* Saved data entries *

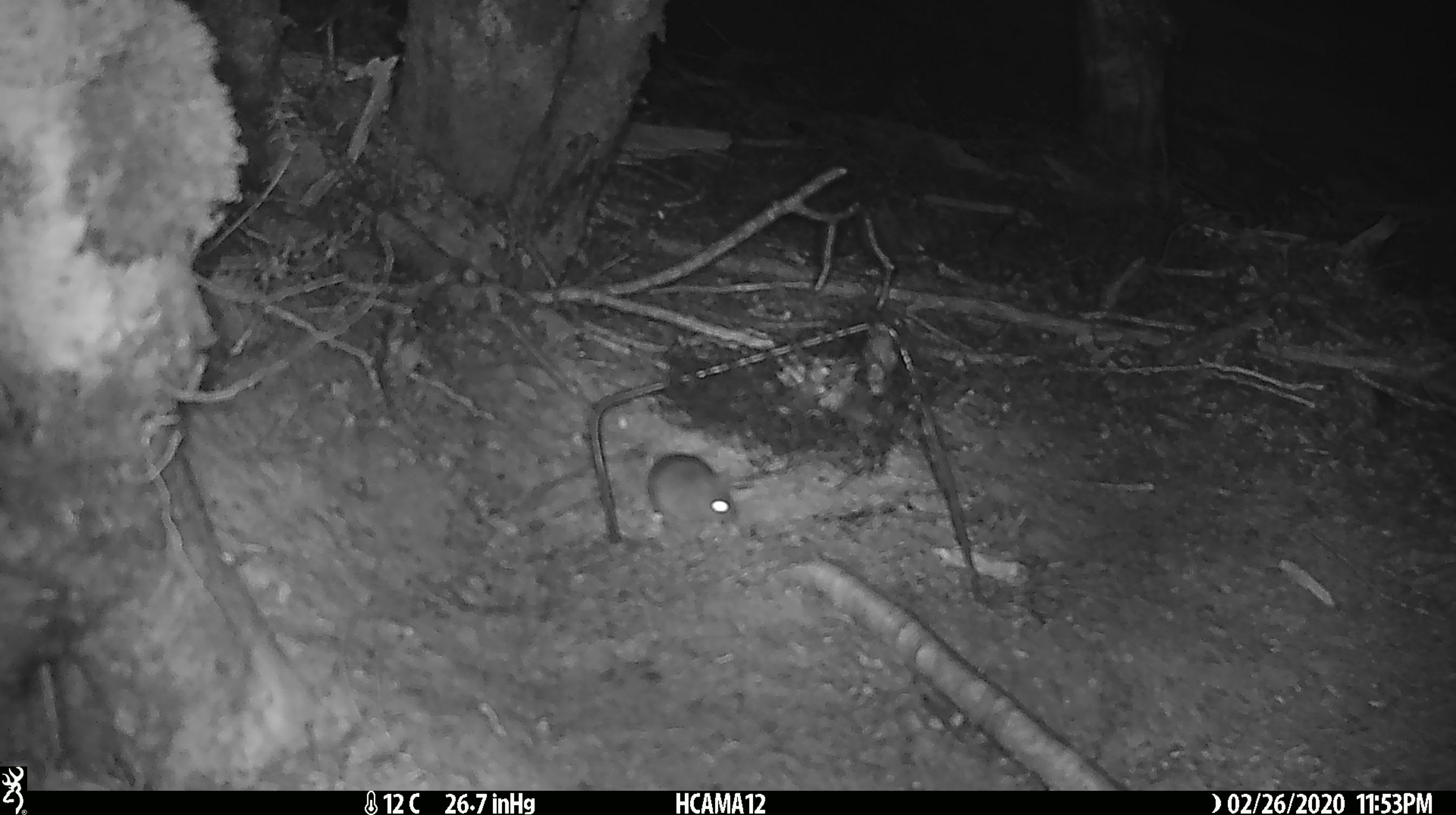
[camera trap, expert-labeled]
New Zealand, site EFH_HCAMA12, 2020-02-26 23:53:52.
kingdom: Animalia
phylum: Chordata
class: Mammalia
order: Rodentia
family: Muridae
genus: Mus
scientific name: Mus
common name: mouse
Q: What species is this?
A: Mouse (Mus).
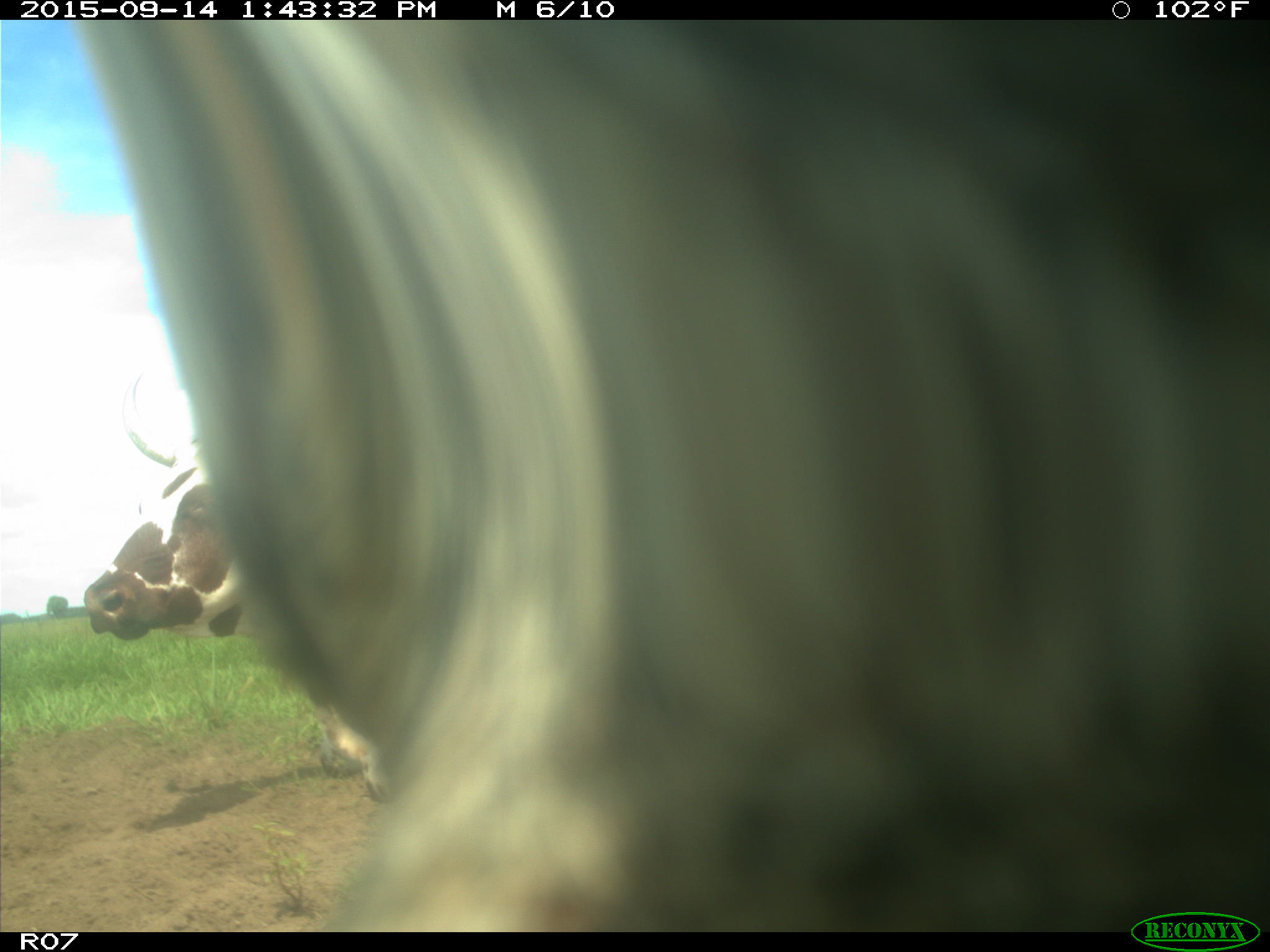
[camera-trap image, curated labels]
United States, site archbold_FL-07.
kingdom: Animalia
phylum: Chordata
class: Mammalia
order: Artiodactyla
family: Bovidae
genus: Bos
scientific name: Bos taurus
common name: domestic cow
Bos taurus (domestic cow).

* HOW TO COMPLETE THIS TASK *
Leave the pictures out, and transcribe each of the records exactly.

* RESULT *
[camera trap, expert-labeled]
New Zealand, site EFH_HCAMA12, 2020-02-26 23:53:52.
kingdom: Animalia
phylum: Chordata
class: Mammalia
order: Rodentia
family: Muridae
genus: Mus
scientific name: Mus
common name: mouse
Q: What species is this?
A: Mouse (Mus).
[camera-trap image, curated labels]
United States, site archbold_FL-07.
kingdom: Animalia
phylum: Chordata
class: Mammalia
order: Artiodactyla
family: Bovidae
genus: Bos
scientific name: Bos taurus
common name: domestic cow
Bos taurus (domestic cow).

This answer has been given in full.